Several bulls have been homozygous for the condition, but to Dechow’s knowledge, none of the widely used older sires such as Elevation and Ivanhoe are sources of the mutation.

Dechow said time between when the defect was first reported to identifying the genetic mutation was less than two years. “We were able to do it pretty quickly because of genomic testing,” he said. “The problem was sampling enough calves with the condition. Once I reached that number – about 18 calves with the condition – the actual ability to find the chromosome where the condition is located took several months.”

Dechow added that locating the mutation within the chromosome took a little longer because it required the expensive process of whole genome sequencing.

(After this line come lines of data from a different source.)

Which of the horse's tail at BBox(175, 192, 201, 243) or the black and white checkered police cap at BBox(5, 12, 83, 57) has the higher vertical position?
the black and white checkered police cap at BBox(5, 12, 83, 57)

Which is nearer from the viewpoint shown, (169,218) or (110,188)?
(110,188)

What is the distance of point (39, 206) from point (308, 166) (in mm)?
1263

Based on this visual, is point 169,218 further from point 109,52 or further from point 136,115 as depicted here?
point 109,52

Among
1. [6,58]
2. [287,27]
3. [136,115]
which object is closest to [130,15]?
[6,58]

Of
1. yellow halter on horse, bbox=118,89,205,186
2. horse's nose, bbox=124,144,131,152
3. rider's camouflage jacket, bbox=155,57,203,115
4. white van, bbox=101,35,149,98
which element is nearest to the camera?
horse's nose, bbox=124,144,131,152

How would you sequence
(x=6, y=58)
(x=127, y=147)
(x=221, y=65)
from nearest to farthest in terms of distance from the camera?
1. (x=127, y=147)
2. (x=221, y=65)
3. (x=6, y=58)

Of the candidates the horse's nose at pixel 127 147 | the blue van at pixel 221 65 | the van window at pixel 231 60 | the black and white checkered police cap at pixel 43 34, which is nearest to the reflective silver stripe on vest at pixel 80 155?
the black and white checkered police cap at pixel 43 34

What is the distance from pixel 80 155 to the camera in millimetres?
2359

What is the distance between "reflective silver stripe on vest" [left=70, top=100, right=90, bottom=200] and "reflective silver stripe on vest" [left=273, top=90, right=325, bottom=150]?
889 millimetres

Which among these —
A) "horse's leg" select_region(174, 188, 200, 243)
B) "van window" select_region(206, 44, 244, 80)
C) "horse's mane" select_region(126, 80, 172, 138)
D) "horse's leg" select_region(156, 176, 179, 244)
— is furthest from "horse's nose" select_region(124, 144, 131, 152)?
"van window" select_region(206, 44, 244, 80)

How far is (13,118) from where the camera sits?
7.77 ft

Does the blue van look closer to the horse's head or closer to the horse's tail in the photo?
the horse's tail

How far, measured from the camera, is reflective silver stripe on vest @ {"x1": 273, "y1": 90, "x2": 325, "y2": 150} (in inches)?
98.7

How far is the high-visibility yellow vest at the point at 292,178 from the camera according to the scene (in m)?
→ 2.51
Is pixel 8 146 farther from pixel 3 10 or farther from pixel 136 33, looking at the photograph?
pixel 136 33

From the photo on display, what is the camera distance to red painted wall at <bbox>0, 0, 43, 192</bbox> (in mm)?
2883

As he continued researching the issue, he used established techniques to discover the mutation. Since this mutation affected quite a few calves and is still present in the breed, Dechow believes the dairy industry will be more focused on reporting issues as they occur to more quickly identify carriers.

In the early stages, there were likely far more calves with the mutation, but they showed up as a random calf that had something wrong and no one thought a lot about it. “I suspect there were hundreds that had it here and there, and some recovered,” Dechow said. “Unfortunately, it took a herd that had quite a few of these calves to consider something was seriously wrong.”

The potential welfare issue of calves not able to stand at birth is a concern, but thanks to genetic testing, Holstein breeders can make sure a heifer with two copies of the gene is not bred to a bull that will result in an affected calf. Holstein breeders whose goal is to market superior genetics are likely aware of the issue.

“Commercial dairymen might not be aware,” said Dechow, “but the good news is that because there’s a genetic test, there isn’t a big risk it will explode in their herds because most of the bulls they use will be mostly free of the condition. There will be some real good bulls that are still available and are carriers of the condition, but we’ve started to reduce the frequency.”